(Extracted data entries)

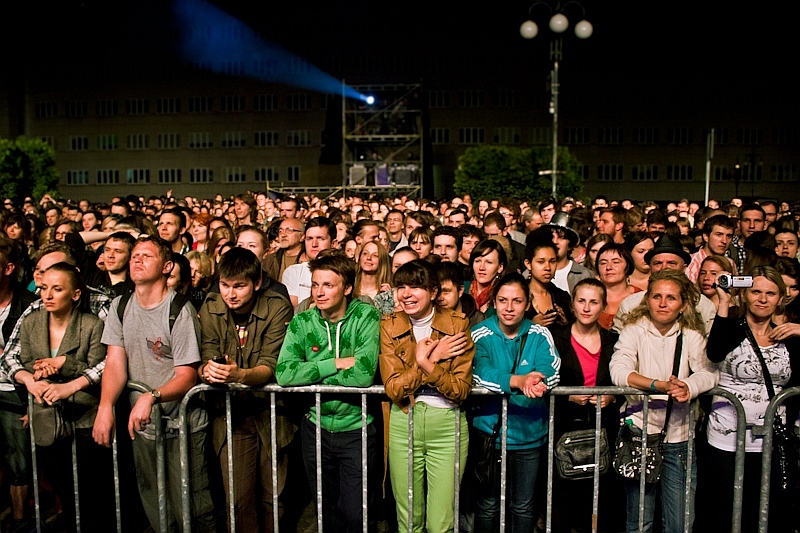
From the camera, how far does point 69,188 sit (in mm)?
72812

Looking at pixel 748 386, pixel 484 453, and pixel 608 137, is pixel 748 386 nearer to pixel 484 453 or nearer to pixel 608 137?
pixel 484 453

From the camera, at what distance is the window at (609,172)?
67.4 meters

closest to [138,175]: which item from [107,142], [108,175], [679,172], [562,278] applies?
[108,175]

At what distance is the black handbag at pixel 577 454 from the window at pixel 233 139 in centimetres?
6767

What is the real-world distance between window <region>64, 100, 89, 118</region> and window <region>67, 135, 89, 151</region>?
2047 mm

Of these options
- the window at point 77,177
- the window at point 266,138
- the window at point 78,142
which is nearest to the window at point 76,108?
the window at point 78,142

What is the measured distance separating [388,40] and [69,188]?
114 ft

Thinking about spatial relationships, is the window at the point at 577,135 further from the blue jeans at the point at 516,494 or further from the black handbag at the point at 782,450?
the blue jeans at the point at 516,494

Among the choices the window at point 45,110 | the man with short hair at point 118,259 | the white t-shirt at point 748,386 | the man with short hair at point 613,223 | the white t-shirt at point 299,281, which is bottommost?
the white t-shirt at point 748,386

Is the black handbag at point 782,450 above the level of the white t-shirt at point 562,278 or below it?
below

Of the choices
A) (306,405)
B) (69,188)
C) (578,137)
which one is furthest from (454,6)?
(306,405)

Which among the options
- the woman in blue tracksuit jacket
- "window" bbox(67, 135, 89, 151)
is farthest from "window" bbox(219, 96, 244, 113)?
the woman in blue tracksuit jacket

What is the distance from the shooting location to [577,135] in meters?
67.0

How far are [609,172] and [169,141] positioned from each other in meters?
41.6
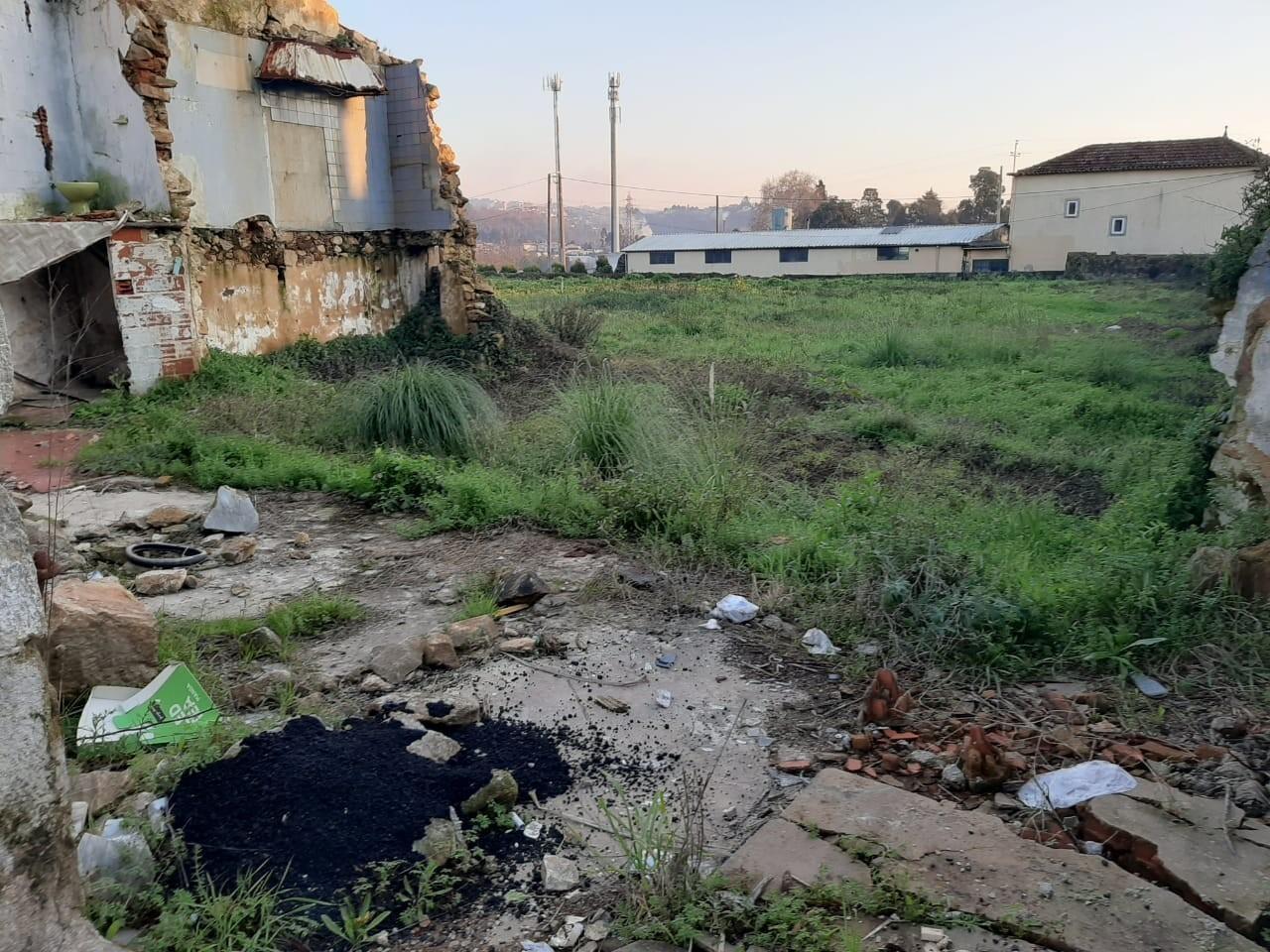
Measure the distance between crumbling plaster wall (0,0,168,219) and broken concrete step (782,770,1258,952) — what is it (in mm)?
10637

* **INSTRUCTIONS FOR THE TASK**:
Retype every line of the records above word for word, leaving the pictures out.

* **WRITTEN RESPONSE**:
From the camera, how far does point 69,188 sit (in mm)?
72812

Looking at pixel 748 386, pixel 484 453, and pixel 608 137, is pixel 748 386 nearer to pixel 484 453 or nearer to pixel 608 137?
pixel 484 453

From the camera, at what distance is the window at (609,172)?
67.4 meters

closest to [138,175]: which item from [107,142], [108,175], [679,172], [562,278] applies?
[108,175]

At what distance is the black handbag at pixel 577 454 from the window at pixel 233 139 in centimetres?
6767

What is the real-world distance between window <region>64, 100, 89, 118</region> and window <region>67, 135, 89, 151</region>?
2047 mm

Of these options
- the window at point 77,177
- the window at point 266,138
- the window at point 78,142
which is nearest to the window at point 76,108?
the window at point 78,142

What is the measured distance separating [388,40] and [69,188]?
114 ft

Thinking about spatial relationships, is the window at the point at 577,135 further from the blue jeans at the point at 516,494 or further from the black handbag at the point at 782,450?
the blue jeans at the point at 516,494

Among the choices the window at point 45,110 | the man with short hair at point 118,259 | the white t-shirt at point 748,386 | the man with short hair at point 613,223 | the white t-shirt at point 299,281, which is bottommost?
the white t-shirt at point 748,386

Is the black handbag at point 782,450 above the level of the white t-shirt at point 562,278 or below it?
below

Of the choices
A) (306,405)
B) (69,188)
C) (578,137)
which one is furthest from (454,6)?
(306,405)

Which among the options
- the woman in blue tracksuit jacket
- "window" bbox(67, 135, 89, 151)
is farthest from "window" bbox(219, 96, 244, 113)?
the woman in blue tracksuit jacket

What is the distance from the shooting location to [577,135] in meters?
67.0

How far are [609,172] and [169,141] positioned from each other in meters?
41.6
Measure the distance between crumbling plaster wall (0,0,168,219) and broken concrete step (782,770,1258,952) — what is it (in mm)?
10637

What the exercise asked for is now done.